Red Cross: 5,000 in Northern Nigeria displaced after violence between Christians, Muslims

By Ahmed Saka, AP
Monday, January 18, 2010

5,000 displaced after violence in northern Nigeria

JOS, Nigeria — Angry Muslim youths set a church filled with worshippers ablaze in northern Nigeria, starting a riot that killed at least 10 people and wounded 69 others in the latest religious violence in the region, officials said Monday.

About 5,000 people lost their homes as rioters also burned mosques and homes in Jos, a city that saw more than 300 residents killed during a similar uprising in 2008, said local Red Cross official Auwal Muhammad Madobi. He said he had no information about deaths and police officials declined to offer a count of the dead.

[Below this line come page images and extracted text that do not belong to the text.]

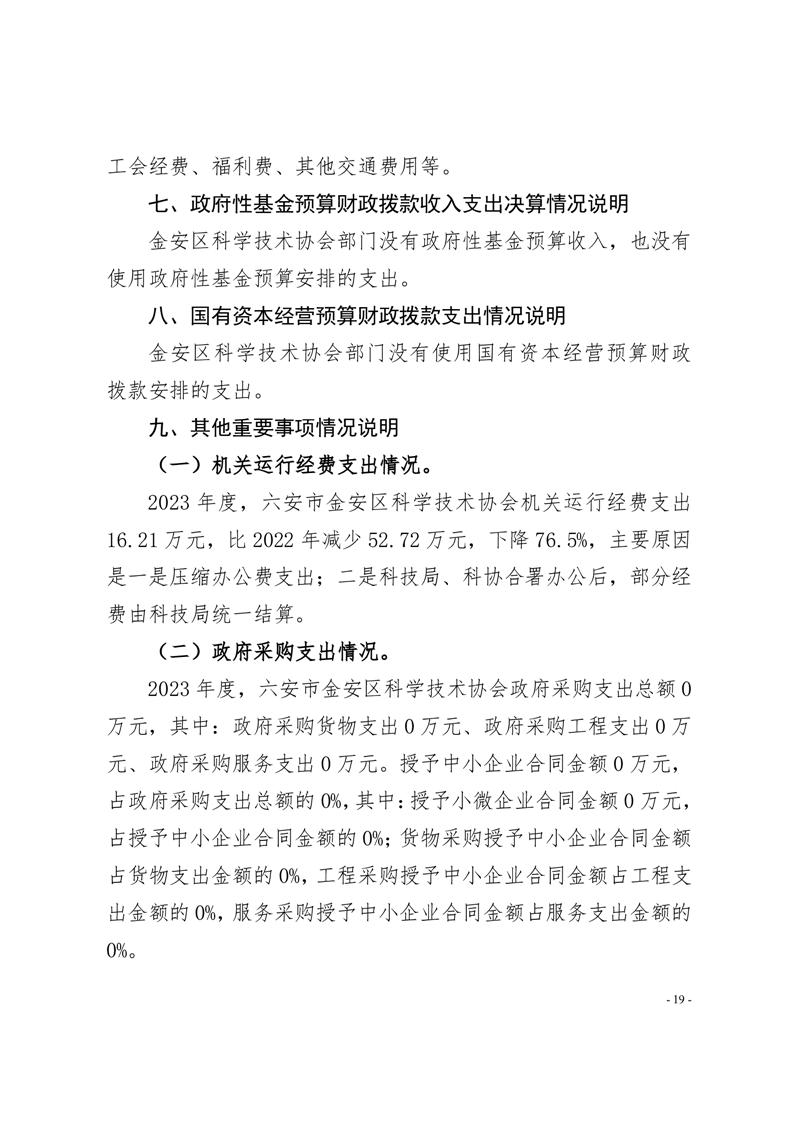 工会经费、福利费、其他交通费用等。

七、政府性基金预算财政拨款收入支出决算情况说明

金安区科学技术协会部门没有政府性基金预算收入，也没有使用政府性基金预算安排的支出。

八、国有资本经营预算财政拨款支出情况说明

金安区科学技术协会部门没有使用国有资本经营预算财政拨款安排的支出。

九、其他重要事项情况说明

（一）机关运行经费支出情况。

2023 年度，六安市金安区科学技术协会机关运行经费支出 16.21 万元，比 2022 年减少 52.72 万元，下降 76.5%，主要原因是一是压缩办公费支出；二是科技局、科协合署办公后，部分经费由科技局统一结算。

（二）政府采购支出情况。

2023 年度，六安市金安区科学技术协会政府采购支出总额 0 万元，其中：政府采购货物支出 0 万元、政府采购工程支出 0 万元、政府采购服务支出 0 万元。授予中小企业合同金额 0 万元，占政府采购支出总额的 0%，其中：授予小微企业合同金额 0 万元，占授予中小企业合同金额的 0%；货物采购授予中小企业合同金额占货物支出金额的 0%，工程采购授予中小企业合同金额占工程支出金额的 0%，服务采购授予中小企业合同金额占服务支出金额的 0%。

- 19 -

An Associated Press reporter saw the bodies of 10 dead youths, marked with bullet holes and machete wounds, at a local hospital on Monday. On Sunday, witnesses told reporters they saw 10 bodies at a mosque in the city. It was unclear if the bodies in the hospital were the same ones seen in the mosque.

The rioting began Sunday, when the youths attacked St. Michael Catholic Church, said Gregory Yenlong, a state government spokesman. Yenlong said he didn’t know why the young men set the blaze.

“That’s what’s being investigated,” he said.

Kabiru Mohammed, a Muslim resident who lost his home in the 2008 violence, told reporters Monday that after he recently started to rebuild his house, local Christian youths surrounded it and demanded that he stop construction.

“They said the area now belongs to them,” Mohammed said.

The youths attacked, killing two laborers working on the home, Mohammed said.

Ahmed Garba, a Muslim lawyer, said he escaped being lynched by a group of Christian youths armed with bows and arrows, knives, stones and locally made firearms. He watched as they attacked and stabbed three people.

Police arrested 35 people who they suspect took part in the rioting, Yenlong said. He said at least five of the men arrested were wearing fake Nigerian military uniforms. He also said a dusk-to-dawn curfew would remain in place on Jos for the coming days.

Traffic in the northern Nigerian city remained light on Monday, as the few cars traveling met multiple roadblocks and close searches by police and soldiers. Local police spokesman Mohammed Lerama said the site of the rioting remained sealed off, but that calm had returned to Jos.

“There’s an absolute peace,” Lerama said.

Jos sits in the heart of northern Nigeria, home to the nation’s Muslim population. Religious violence, largely based on local disputes rather than global conflicts, has struck Jos in the past. Rioting in September 2001 killed more than 1,000 people and Muslim-Christian battles killed up to 700 people in 2004.

Associated Press Writer Jon Gambrell contributed from Lagos, Nigeria.